→ **Work to complete**: In the listing below, find each line that holds "target" and list it.

→ **Source data**:
<<<<

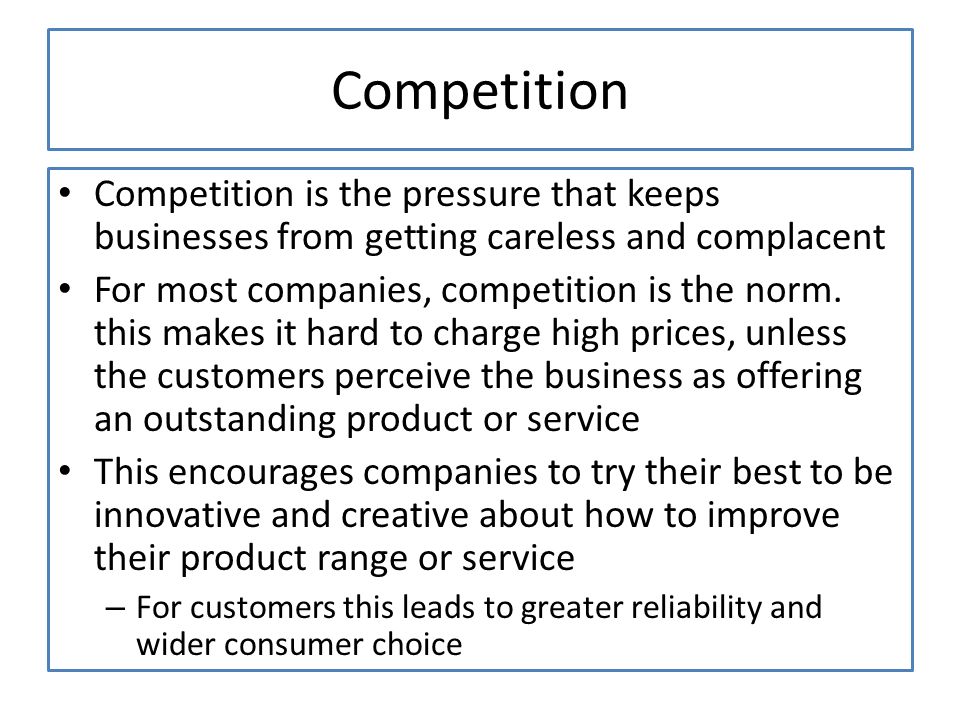 Competition

• Competition is the pressure that keeps businesses from getting careless and complacent
• For most companies, competition is the norm. this makes it hard to charge high prices, unless the customers perceive the business as offering an outstanding product or service
• This encourages companies to try their best to be innovative and creative about how to improve their product range or service
– For customers this leads to greater reliability and wider consumer choice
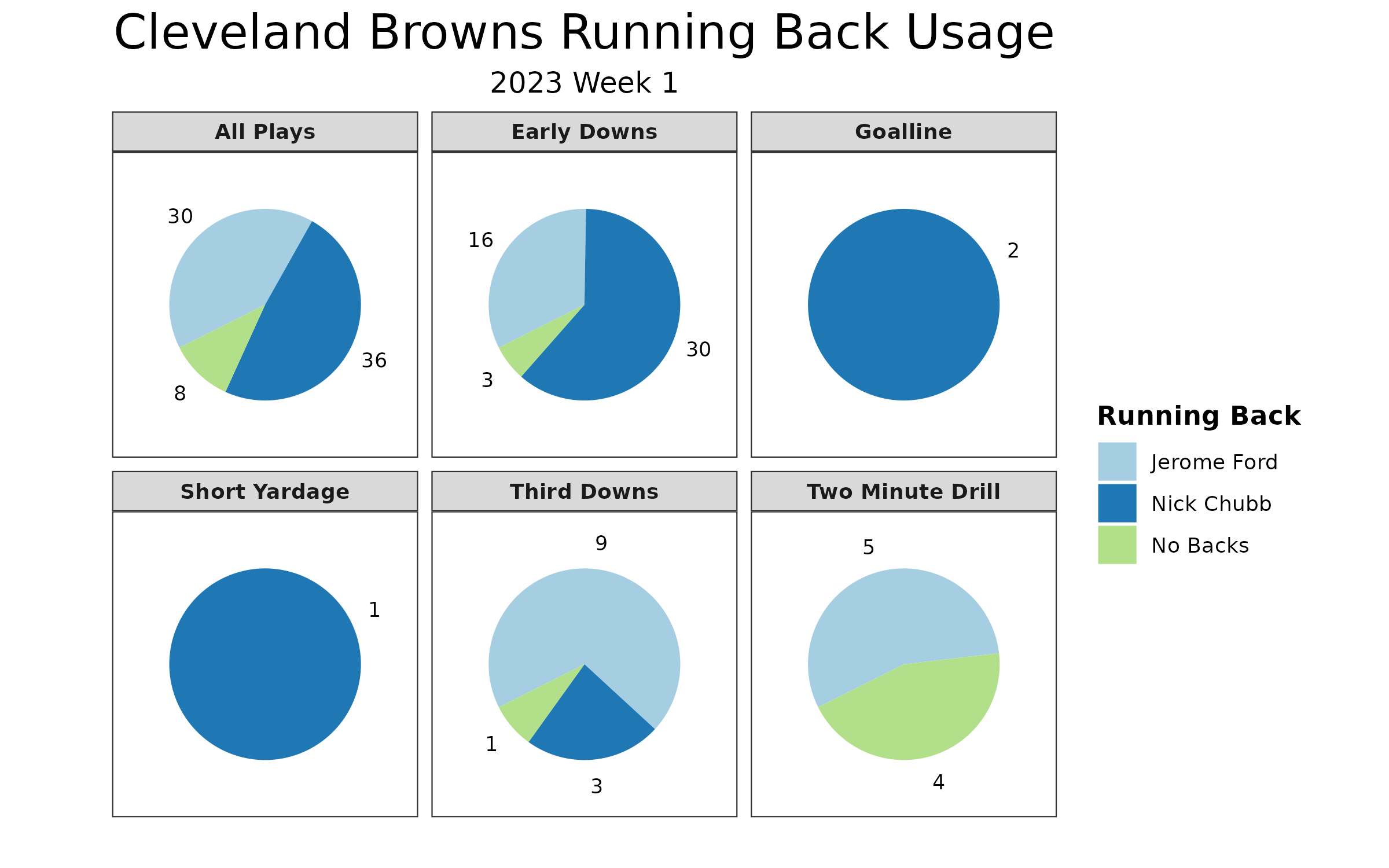 Cleveland Browns Running Back Usage

2023 Week 1

All Plays

30

36

8

Early Downs

16

30

3

Goalline

2

Short Yardage

1

Third Downs

9

1

3

Two Minute Drill

5

4

Running Back

Jerome Ford

Nick Chubb

No Backs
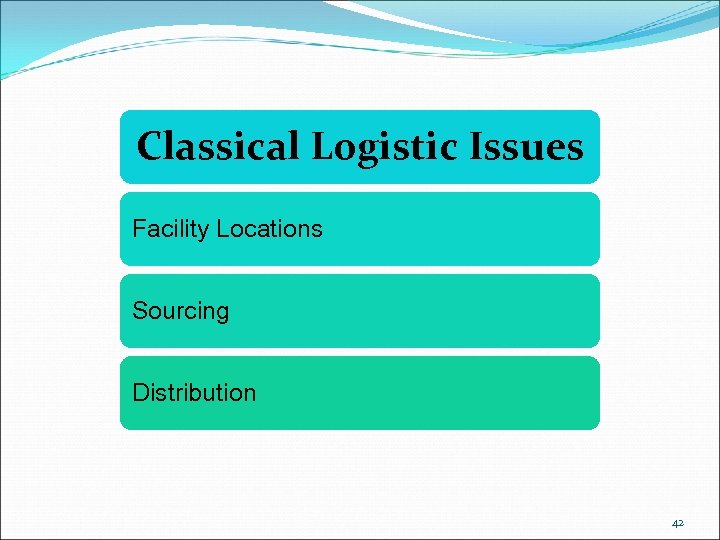 Classical Logistic Issues

Facility Locations

Sourcing

Distribution

42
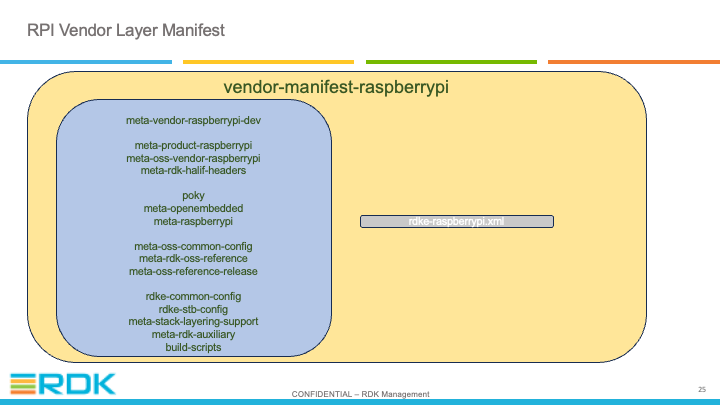 RPI Vendor Layer Manifest

vendor-manifest-raspberrypi

meta-vendor-raspberrypi-dev

meta-product-raspberrypi
meta-oss-vendor-raspberrypi
meta-rdk-halif-headers

poky
meta-openembedded
meta-raspberrypi

meta-oss-common-config
meta-rdk-oss-reference
meta-oss-reference-release

rdke-common-config
rdke-stb-config
meta-stack-layering-support
meta-rdk-auxiliary
build-scripts

rdke-raspberrypi.xml

RDK

CONFIDENTIAL – RDK Management

25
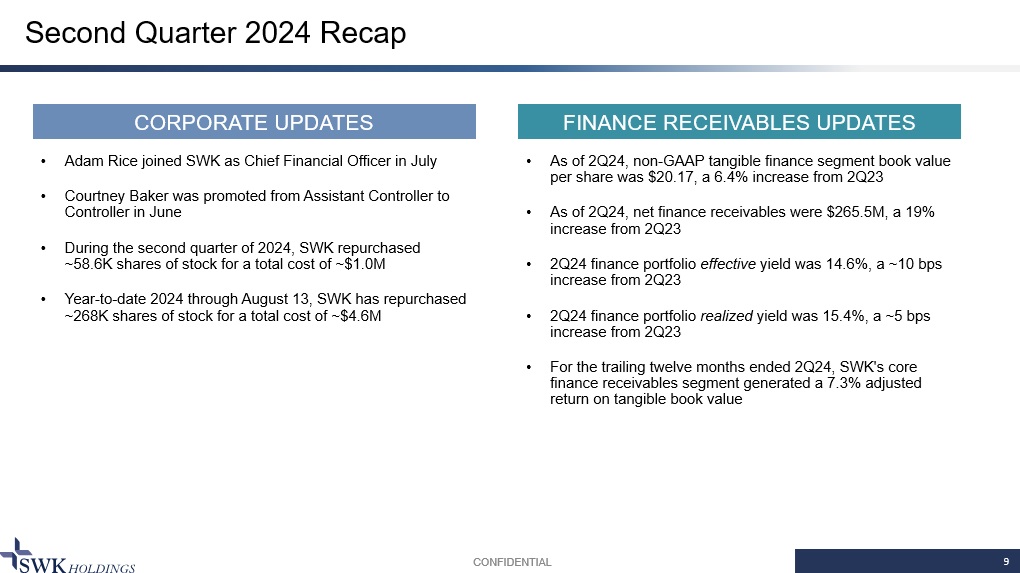 Second Quarter 2024 Recap

CORPORATE UPDATES

• Adam Rice joined SWK as Chief Financial Officer in July

• Courtney Baker was promoted from Assistant Controller to Controller in June

• During the second quarter of 2024, SWK repurchased ~58.6K shares of stock for a total cost of ~$1.0M

• Year-to-date 2024 through August 13, SWK has repurchased ~268K shares of stock for a total cost of ~$4.6M

FINANCE RECEIVABLES UPDATES

• As of 2Q24, non-GAAP tangible finance segment book value per share was $20.17, a 6.4% increase from 2Q23

• As of 2Q24, net finance receivables were $265.5M, a 19% increase from 2Q23

• 2Q24 finance portfolio effective yield was 14.6%, a ~10 bps increase from 2Q23

• 2Q24 finance portfolio realized yield was 15.4%, a ~5 bps increase from 2Q23

• For the trailing twelve months ended 2Q24, SWK's core finance receivables segment generated a 7.3% adjusted return on tangible book value

SWK HOLDINGS

CONFIDENTIAL

9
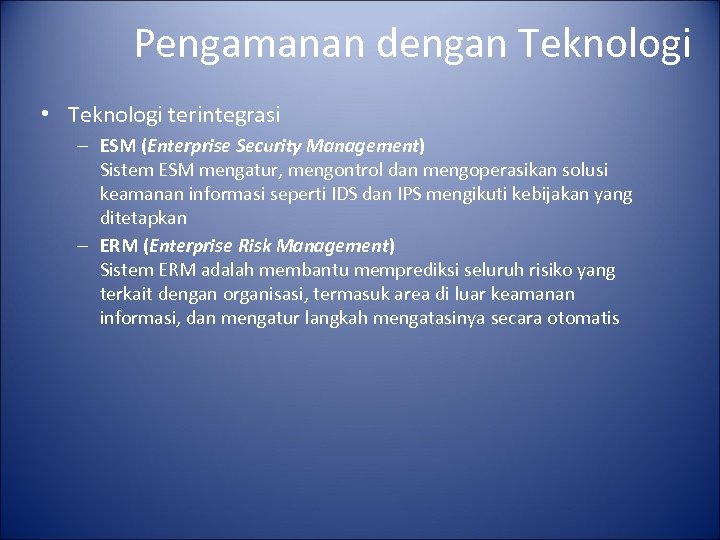 Pengamanan dengan Teknologi

• Teknologi terintegrasi

– ESM (Enterprise Security Management)
Sistem ESM mengatur, mengontrol dan mengoperasikan solusi keamanan informasi seperti IDS dan IPS mengikuti kebijakan yang ditetapkan

– ERM (Enterprise Risk Management)
Sistem ERM adalah membantu memprediksi seluruh risiko yang terkait dengan organisasi, termasuk area di luar keamanan informasi, dan mengatur langkah mengatasinya secara otomatis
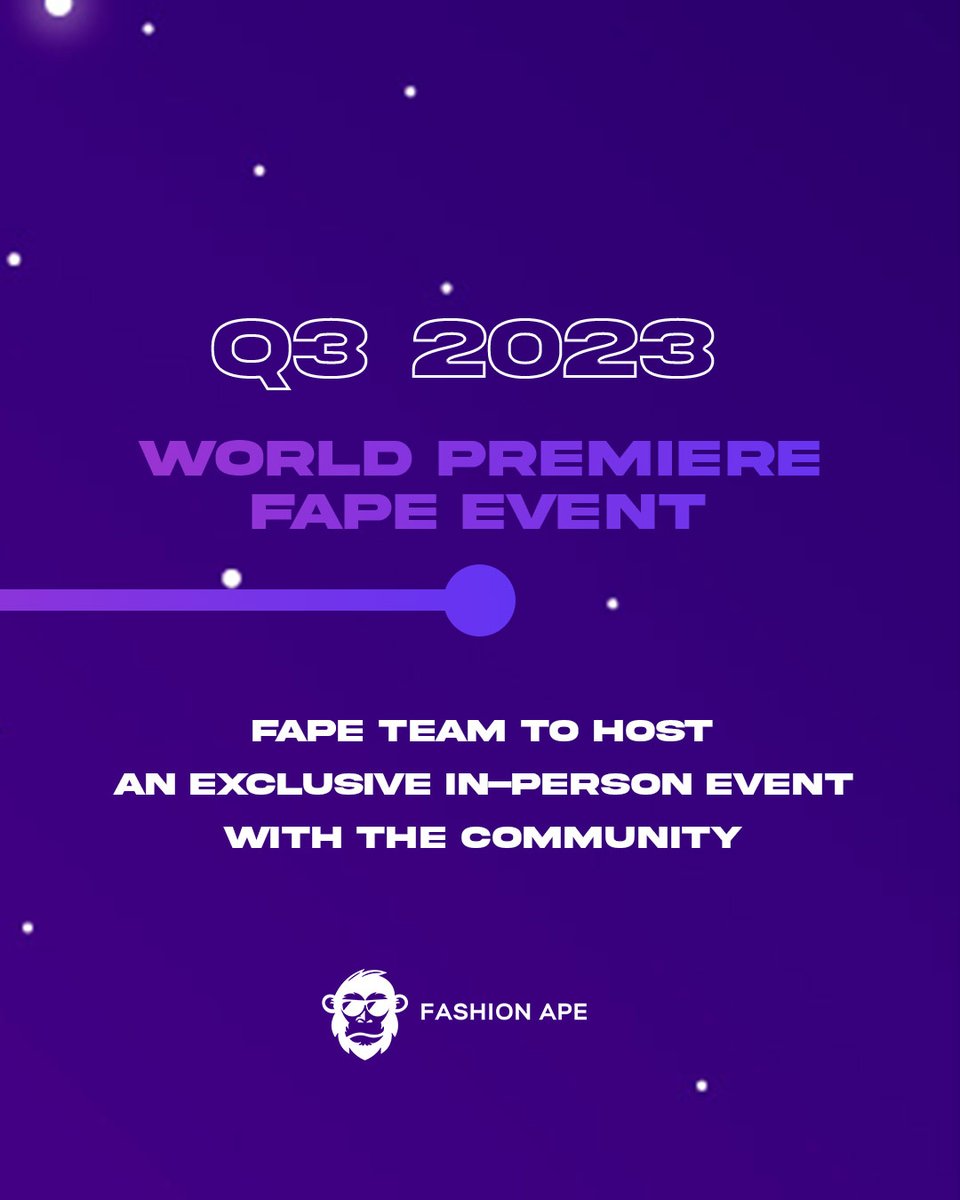 Q3 2023

WORLD PREMIERE FAPE EVENT

FAPE TEAM TO HOST AN EXCLUSIVE IN-PERSON EVENT WITH THE COMMUNITY

FASHION APE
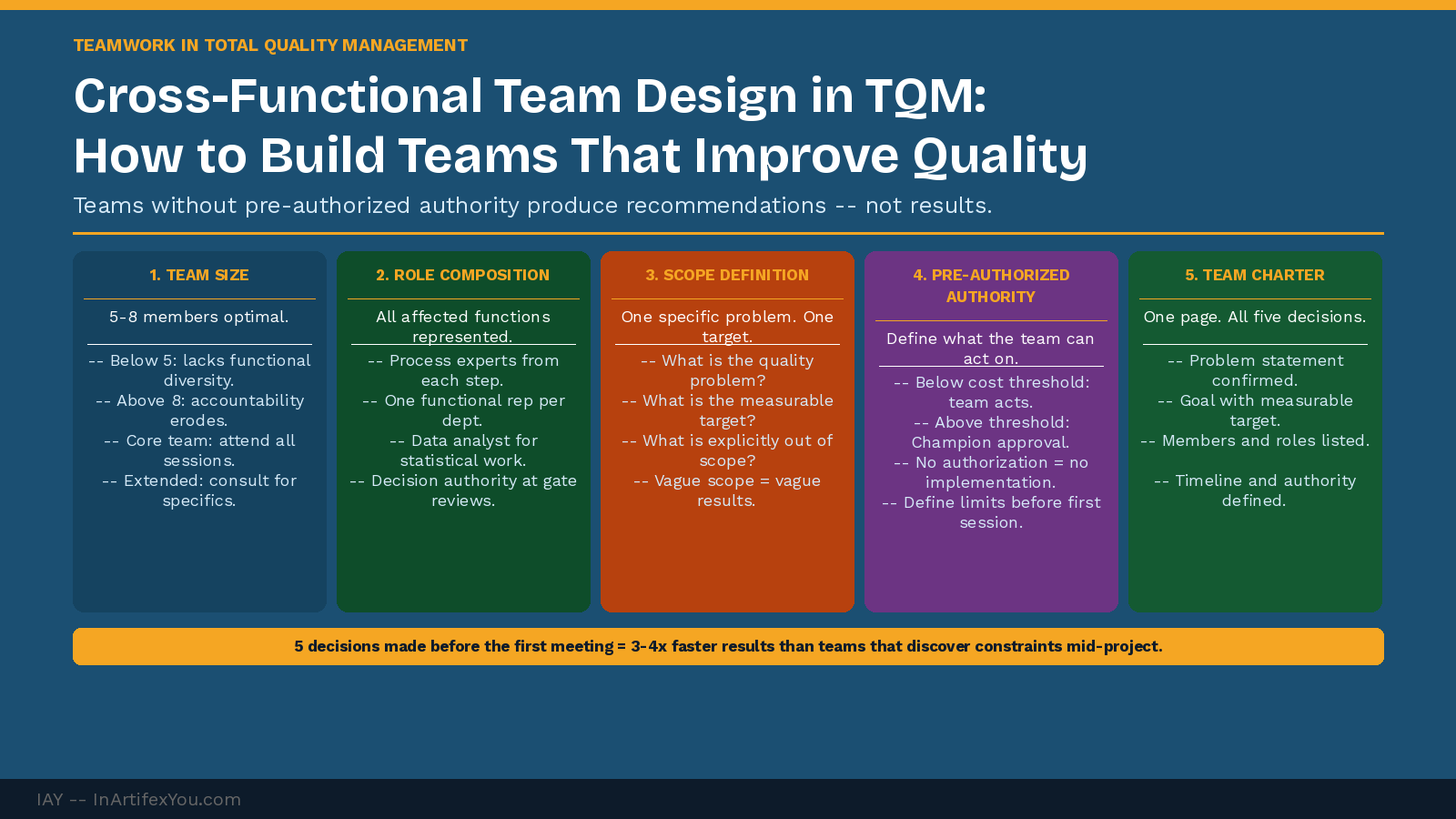 TEAMWORK IN TOTAL QUALITY MANAGEMENT

Cross-Functional Team Design in TQM: How to Build Teams That Improve Quality

Teams without pre-authorized authority produce recommendations -- not results.

1. TEAM SIZE

5-8 members optimal.

-- Below 5: lacks functional diversity.
-- Above 8: accountability erodes.
-- Core team: attend all sessions.
-- Extended: consult for specifics.

2. ROLE COMPOSITION

All affected functions represented.

-- Process experts from each step.
-- One functional rep per dept.
-- Data analyst for statistical work.
-- Decision authority at gate reviews.

3. SCOPE DEFINITION

One specific problem. One target.

-- What is the quality problem?
-- What is the measurable target?
-- What is explicitly out of scope?
-- Vague scope = vague results.

4. PRE-AUTHORIZED AUTHORITY

Define what the team can act on.

-- Below cost threshold: team acts.
-- Above threshold: Champion approval.
-- No authorization = no implementation.
-- Define limits before first session.

5. TEAM CHARTER

One page. All five decisions.

-- Problem statement confirmed.
-- Goal with measurable target.
-- Members and roles listed.
-- Timeline and authority defined.

5 decisions made before the first meeting = 3-4x faster results than teams that discover constraints mid-project.

IAY -- InArtifexYou.com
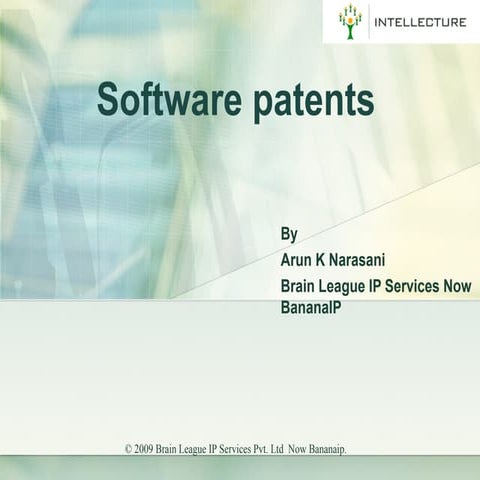 INTELLECTURE

Software patents

By
Arun K Narasani
Brain League IP Services Now BananaIP

© 2009 Brain League IP Services Pvt. Ltd Now Bananaip.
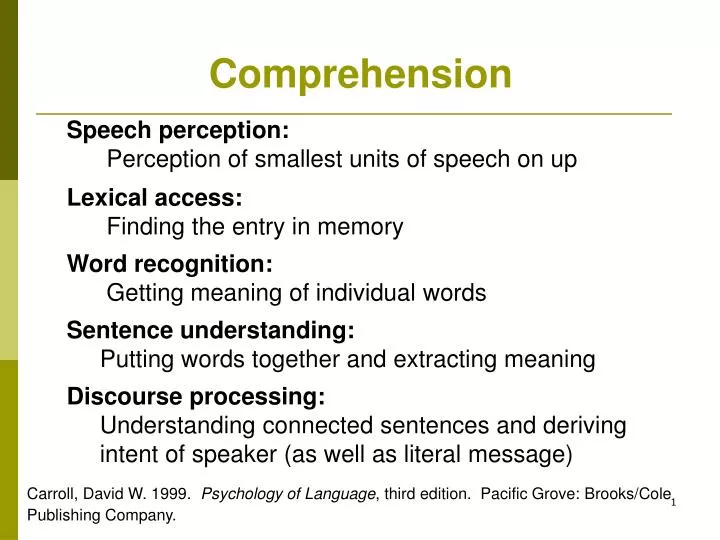 Comprehension

Speech perception:
Perception of smallest units of speech on up

Lexical access:
Finding the entry in memory

Word recognition:
Getting meaning of individual words

Sentence understanding:
Putting words together and extracting meaning

Discourse processing:
Understanding connected sentences and deriving intent of speaker (as well as literal message)

Carroll, David W. 1999. Psychology of Language, third edition. Pacific Grove: Brooks/Cole Publishing Company.

1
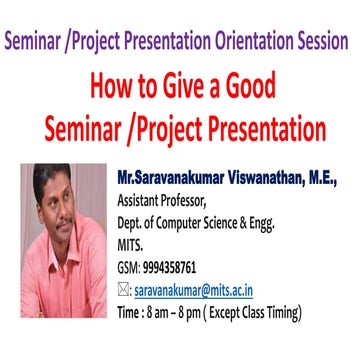 Seminar /Project Presentation Orientation Session

How to Give a Good Seminar /Project Presentation

Mr.Saravanakumar Viswanathan, M.E.,
Assistant Professor,
Dept. of Computer Science & Engg.
MITS.
GSM: 9994358761
: saravanakumar@mits.ac.in
Time : 8 am – 8 pm ( Except Class Timing)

>>>>

→ **Exercise response**:
One specific problem. One target.
-- What is the measurable target?
-- Goal with measurable target.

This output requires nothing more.